If you’re thinking “that’s all so unnecessary,” well, you’re right. But simply meeting the needs of passengers is not what luxury cars are about. They’re about exceeding expectations, anticipating desires and maybe even surprising us with something we didn’t even know we wanted.
The LS’s body work has the sophisticated look of a luxury car, but it doesn’t scream “look at me.” 19 inch wheels wrapped in run-flat tires come standard, but our test vehicle had the optional 20 inch forged alloys. The spindle shape of the grille is repeated on the trunk and again in the instrument cluster on the dash. The design is restrained, and for such a big car it doesn’t look chunky. The ample hood, sweeping roofline and tidy trunk make for a pleasantly proportional profile.
A pair of turbochargers and variable valve timing helps the 3.5 liter V6 make 416 horsepower. That’s backed up by a slick-shifting 10 speed transmission that sends power to the rear wheels. The LS makes good use of the power too, lay the gas pedal flat and the big sedan hustles from 0 to 60 mph in about five and a half seconds. It sounds good while doing it too.
When in comfort mode, the car has a floaty ride like an old Cadillac but without the tendency to wallow in the corners. The suspension is more firm in sport and sport plus modes. The electronically assisted steering has a satisfyingly heavy resistance. Like the weight of an antique Katana rather than a modern reproduction you’d buy from a late night TV ad.
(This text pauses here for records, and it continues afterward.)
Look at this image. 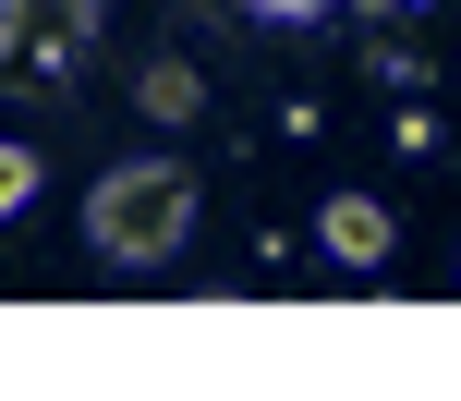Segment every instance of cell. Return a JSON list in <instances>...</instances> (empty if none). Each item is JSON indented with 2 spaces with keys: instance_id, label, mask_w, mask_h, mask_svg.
Returning a JSON list of instances; mask_svg holds the SVG:
<instances>
[{
  "instance_id": "cell-1",
  "label": "cell",
  "mask_w": 461,
  "mask_h": 401,
  "mask_svg": "<svg viewBox=\"0 0 461 401\" xmlns=\"http://www.w3.org/2000/svg\"><path fill=\"white\" fill-rule=\"evenodd\" d=\"M170 219H183V195L146 170V195H110V207H97V232H110V243H170Z\"/></svg>"
}]
</instances>
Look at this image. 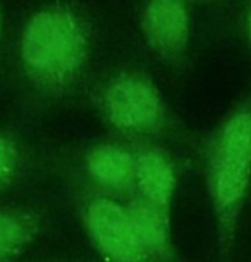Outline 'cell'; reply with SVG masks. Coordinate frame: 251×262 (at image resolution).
<instances>
[{"label": "cell", "mask_w": 251, "mask_h": 262, "mask_svg": "<svg viewBox=\"0 0 251 262\" xmlns=\"http://www.w3.org/2000/svg\"><path fill=\"white\" fill-rule=\"evenodd\" d=\"M219 262H230L251 193V101L233 111L198 147Z\"/></svg>", "instance_id": "6da1fadb"}, {"label": "cell", "mask_w": 251, "mask_h": 262, "mask_svg": "<svg viewBox=\"0 0 251 262\" xmlns=\"http://www.w3.org/2000/svg\"><path fill=\"white\" fill-rule=\"evenodd\" d=\"M84 40L77 20L66 11L46 9L28 23L21 55L31 75L43 83H63L83 58Z\"/></svg>", "instance_id": "7a4b0ae2"}, {"label": "cell", "mask_w": 251, "mask_h": 262, "mask_svg": "<svg viewBox=\"0 0 251 262\" xmlns=\"http://www.w3.org/2000/svg\"><path fill=\"white\" fill-rule=\"evenodd\" d=\"M101 103L109 124L133 143L166 144L167 140L178 138L158 88L146 77H118L106 88Z\"/></svg>", "instance_id": "3957f363"}, {"label": "cell", "mask_w": 251, "mask_h": 262, "mask_svg": "<svg viewBox=\"0 0 251 262\" xmlns=\"http://www.w3.org/2000/svg\"><path fill=\"white\" fill-rule=\"evenodd\" d=\"M83 221L104 262H158L146 246L126 201L97 193L86 201Z\"/></svg>", "instance_id": "277c9868"}, {"label": "cell", "mask_w": 251, "mask_h": 262, "mask_svg": "<svg viewBox=\"0 0 251 262\" xmlns=\"http://www.w3.org/2000/svg\"><path fill=\"white\" fill-rule=\"evenodd\" d=\"M132 149L135 155V196L172 213L182 175L181 161L164 143L136 141Z\"/></svg>", "instance_id": "5b68a950"}, {"label": "cell", "mask_w": 251, "mask_h": 262, "mask_svg": "<svg viewBox=\"0 0 251 262\" xmlns=\"http://www.w3.org/2000/svg\"><path fill=\"white\" fill-rule=\"evenodd\" d=\"M89 180L101 189V195L120 200L135 196V155L132 146L101 143L92 147L84 160Z\"/></svg>", "instance_id": "8992f818"}, {"label": "cell", "mask_w": 251, "mask_h": 262, "mask_svg": "<svg viewBox=\"0 0 251 262\" xmlns=\"http://www.w3.org/2000/svg\"><path fill=\"white\" fill-rule=\"evenodd\" d=\"M133 221L158 262H189L181 253L172 229V213L132 196L126 201Z\"/></svg>", "instance_id": "52a82bcc"}, {"label": "cell", "mask_w": 251, "mask_h": 262, "mask_svg": "<svg viewBox=\"0 0 251 262\" xmlns=\"http://www.w3.org/2000/svg\"><path fill=\"white\" fill-rule=\"evenodd\" d=\"M146 28L152 43L166 54L182 51L189 38L187 14L179 0H150Z\"/></svg>", "instance_id": "ba28073f"}, {"label": "cell", "mask_w": 251, "mask_h": 262, "mask_svg": "<svg viewBox=\"0 0 251 262\" xmlns=\"http://www.w3.org/2000/svg\"><path fill=\"white\" fill-rule=\"evenodd\" d=\"M28 239L25 223L11 213L0 212V261L17 253Z\"/></svg>", "instance_id": "9c48e42d"}, {"label": "cell", "mask_w": 251, "mask_h": 262, "mask_svg": "<svg viewBox=\"0 0 251 262\" xmlns=\"http://www.w3.org/2000/svg\"><path fill=\"white\" fill-rule=\"evenodd\" d=\"M12 169V149L5 138L0 137V184L9 177Z\"/></svg>", "instance_id": "30bf717a"}, {"label": "cell", "mask_w": 251, "mask_h": 262, "mask_svg": "<svg viewBox=\"0 0 251 262\" xmlns=\"http://www.w3.org/2000/svg\"><path fill=\"white\" fill-rule=\"evenodd\" d=\"M250 25H251V18H250Z\"/></svg>", "instance_id": "8fae6325"}]
</instances>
The ride is so quiet that amorous occupants can whisper sweet nothings to one another at 75 mph without missing a word. At night, the headlights peek around corners as you turn the wheel. Air ride springs raise the car when it’s parked to allow for easier entry and exit. Then they lower the car again for a svelte low slug appearance when the car is in motion.
Due to the high deck lid, it is tough to see out of the back window while backing up There’s also a chime that dings endlessly while the car is in reverse. However, loads of sensors and multiple video feeds alert drivers to their surroundings and the chime can probably be turned off somehow.
The LS 500 is gratifying to drive, but not in the same ways as a sports car. While there’s plenty of power on tap, this car doesn’t burst violently off the line. It takes off with haste and the speedometer eagerly climbs toward triple digits, but it always feels poised not wily. It’s soothing to drive and you atually feel better when you get out than when you got in.
So, who would buy this car? It’s for the guy who has made it, and enjoys the finer things, but doesn’t need to shout about it while enjoying them. He wants the luxury, not necessarily the attention. The LS 500 marks a level of luxury I’ve never experienced in any other Lexus product. It feels first class in every respect.
A base model LS 500 costs $75,000. This car, with these options, will set you back $107,090. For perspective, you could buy the base model and a new Dodge Durango for the same money. A big chunk of the option cost comes from the $17,000 executive package. That’s a whole lot of money, but it feels genuinely different than any other Lexus I’ve tested. And relative to flying first class every day, this car is a pretty good value.